As with the z13, LinuxONE Emperor is capable of running up to 8,000 Linux virtual machines simultaneously. IBM said it has now added the kernel-based virtual machine (KVM) hypervisor as an option for operating virtual machines, alongside IBM's own z/VM and logical partitions through PR/SM.
While IBM's z Systems have previously had the support of Red Hat and Suse for running Linux, Canonical said it plans to deliver Ubuntu Linux for LinuxONE and z Systems from next year, bringing a third Linux distribution option.
In terms of other software, IBM said it is working with the open source community to offer a variety of tools on LinuxONE, including Apache Spark, Node.js, MongoDB, MariaDB, PostgreSQL and Chef.
"This is all about collaborating with the community and providing those software capabilities that we believe our clients are looking for, and being able to that in a way that will inherit those mission-critical enterprise qualities of the platform. In all cases, they work seamlessly on the mainframe, with no need for special skills, so they can be used by application developers just as they would on other platforms," said Kathryn Guarini, vice president of z Systems Growth Initiatives at IBM.

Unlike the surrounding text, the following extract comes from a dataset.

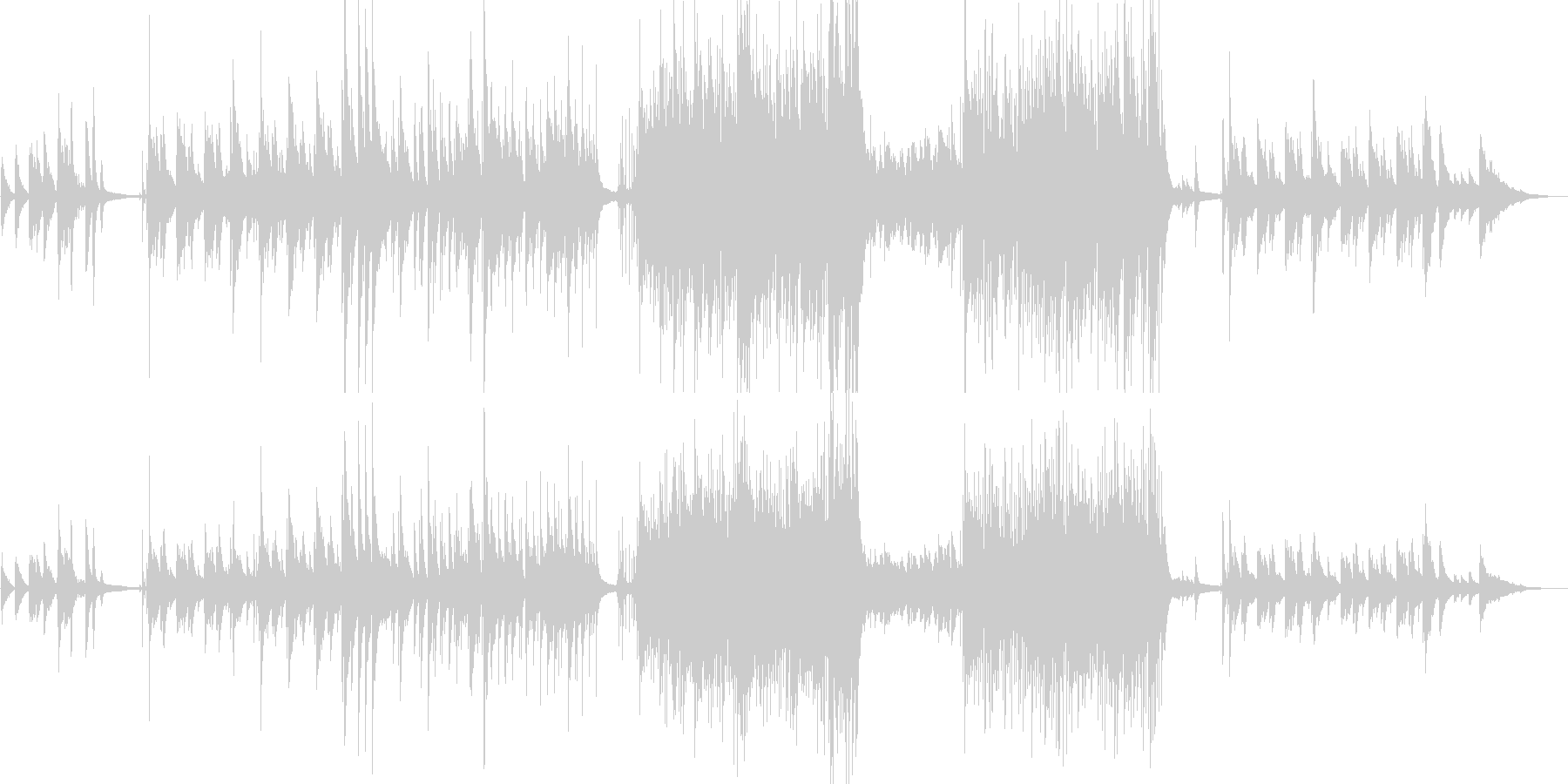 優しい雰囲気のJazzピアノ トリオ構成の未再生の波形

All of these new capabilites will also be made available to existing z Systems customers, and Guarini said IBM aims to revist the portfolio and add new LinuxONE hardware options in future.
IBM said it is also contributing more than 250,000 lines of code from its mainframe software to the community in order to help open up the platform and drive innovation. This includes the IT predictive analytics capabilities that constantly monitor for unusual system behaviour and prevent issues from turning into failures.
In a further gesture to developers, IBM is creating a LinuxONE Developer Cloud and offering open access to the development community. This will serve as a platform for the creation and testing and piloting of emerging applications, IBM said.